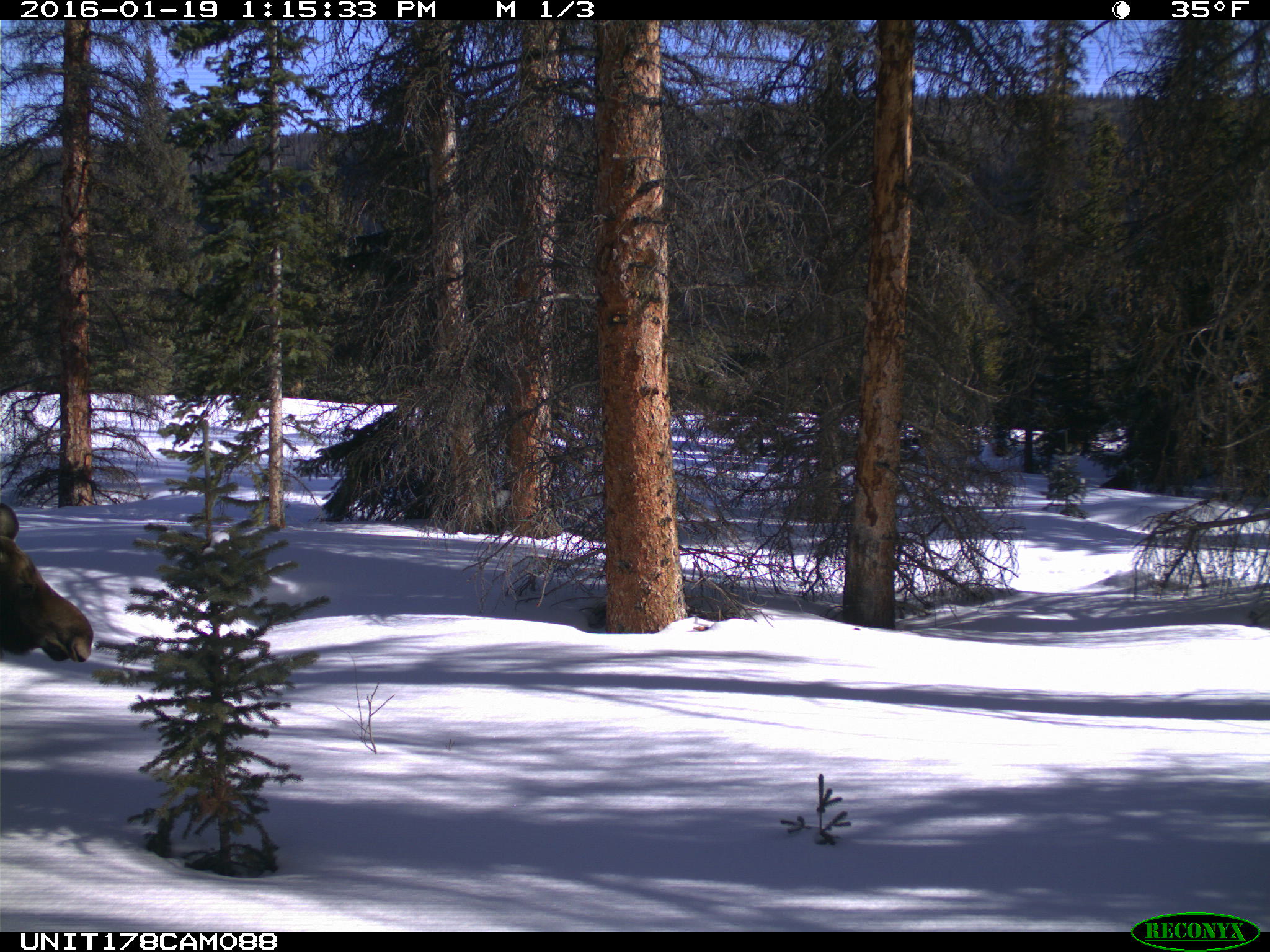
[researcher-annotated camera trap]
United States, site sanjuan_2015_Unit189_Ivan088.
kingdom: Animalia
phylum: Chordata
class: Mammalia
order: Artiodactyla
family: Cervidae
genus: Alces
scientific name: Alces alces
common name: moose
Alces alces (moose).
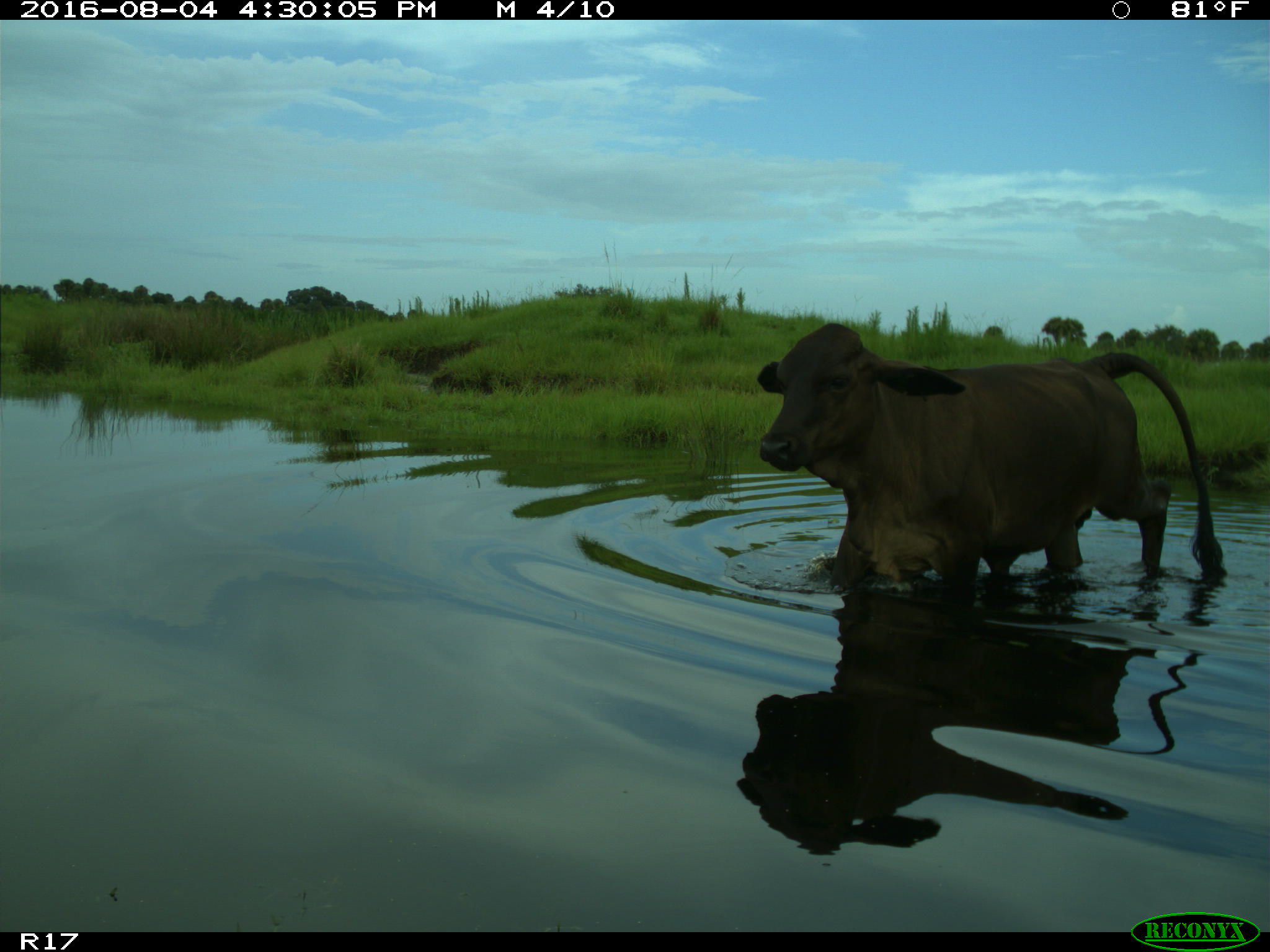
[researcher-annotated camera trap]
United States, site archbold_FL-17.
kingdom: Animalia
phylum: Chordata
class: Mammalia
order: Artiodactyla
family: Bovidae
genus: Bos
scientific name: Bos taurus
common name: domestic cow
Bos taurus (domestic cow).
= = =
WORK TO BE COMPLETED: The entries above must be output exactly, with every image left out.

EXERCISE ANSWER:
[researcher-annotated camera trap]
United States, site sanjuan_2015_Unit189_Ivan088.
kingdom: Animalia
phylum: Chordata
class: Mammalia
order: Artiodactyla
family: Cervidae
genus: Alces
scientific name: Alces alces
common name: moose
Alces alces (moose).
[researcher-annotated camera trap]
United States, site archbold_FL-17.
kingdom: Animalia
phylum: Chordata
class: Mammalia
order: Artiodactyla
family: Bovidae
genus: Bos
scientific name: Bos taurus
common name: domestic cow
Bos taurus (domestic cow).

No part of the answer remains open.